Brain activity was recorded in a magnetically shielded room (Imedco AG, Hägendorf, Switzerland) with a 306 channel whole-scalp neuromagnetometer (Elekta Neuromag, Elekta Oy, Helsinki, Finland). The recording passband was 0.1–330 Hz and the signals were sampled at 1 kHz. The measurements were carried out at the MEG Core of Aalto NeuroImaging at Aalto University. The position of the subject's head inside the MEG helmet was continuously monitored by feeding current to four head-tracking coils located on the scalp. The locations of the coils and 156–292 head-surface (scalp, nose) points were digitized with respect to anatomical fiducials with an electromagnetic tracker (Fastrak, Polhemus, Colchester, VT, USA). MEG and segmented MRI coordinate systems were coregistered using the three anatomical fiducial points for the initial estimation and the head-surface points to manually refine the surface coregistration.
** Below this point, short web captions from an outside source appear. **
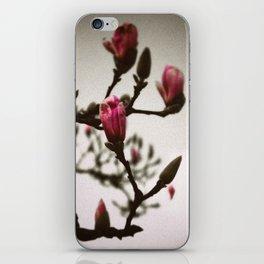 Vintage Tulip Tree iPhone Skin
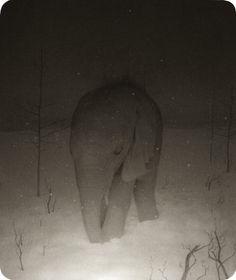 ryan salge, ghostly elephant.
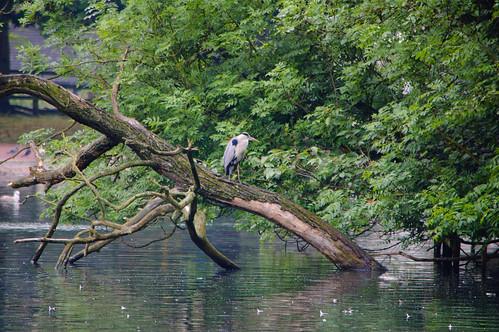 Watchful heron on fallen tree, West Park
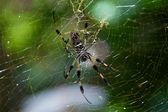 Golden Silk Spider and web — Stock Photo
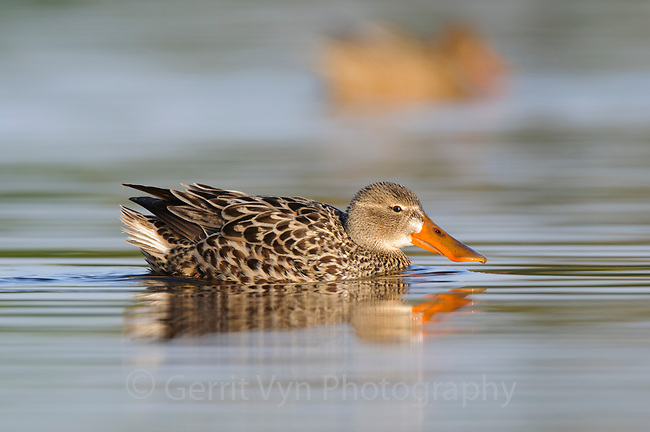 Adult female Northern Shoveler (Anas clypeata). King County, Washington. April.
Surface electromyography (EMG) was recorded between two electrodes (separated by approx. 1 cm) over the right first dorsal interosseous muscle. The recording passband was 0–330 Hz for force transducer output and 0.1–330 Hz for EMG, and both signals were digitized at 1 kHz.

Three-dimensional T1 MRIs of the brain were acquired with whole-body General Electric Signa VR 3.0 T MRI scanner (Signa VH/i, General Electric, Milwaukee, WI, USA) at the AMI Centre of Aalto NeuroImaging, Aalto University.
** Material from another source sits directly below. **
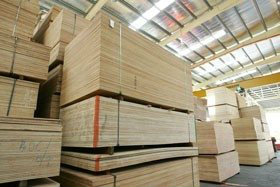 Plywood Wholesaler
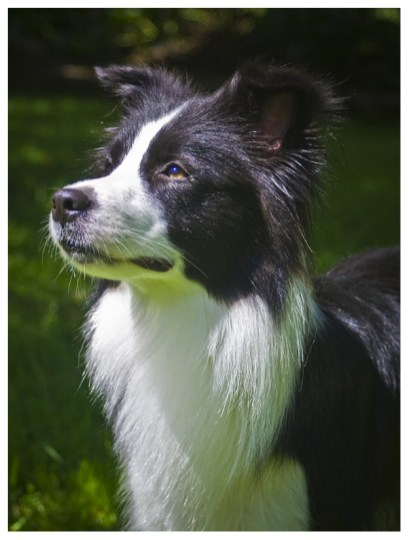 17|06|2012 – Wachhund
Data analysis and statistical evaluation

Continuous MEG data were first preprocessed offline using the signal-space separation method to suppress external interferences and to correct for head movements [10].

Static and dynamic phenomena were analysed separately, as will be presented below.

Static phenomena

Continuous data from both sessions were split into 1024 ms epochs with 819 ms epoch overlap (see [11]), leading to a frequency resolution of approximately 1 Hz. Epochs with MEG signals (filtered from 1 to 195 Hz, with additional notch filters at 50 Hz and its harmonics) exceeding 3 pT in magnetometer channels or 0.7 pT cm−1 in gradiometer channels were rejected to avoid contamination by eye movements, muscle activity and other artefacts. Filtered EMG signals (passband 20–195 Hz with notch filters at 50 Hz and harmonics) were rectified, and used in coherence computation with all MEG signals.

Previous MEG research shows that during low-force isometric contraction, CMC usually peaks at 10–30 Hz [6,7]. For further analysis, we thus selected—from a predefined subset of 18 gradiometers covering the left rolandic area of each subject—the gradiometer with the strongest coherence in this frequency range. Subjects lacking statistically significant CMC (see below) were removed from further analysis.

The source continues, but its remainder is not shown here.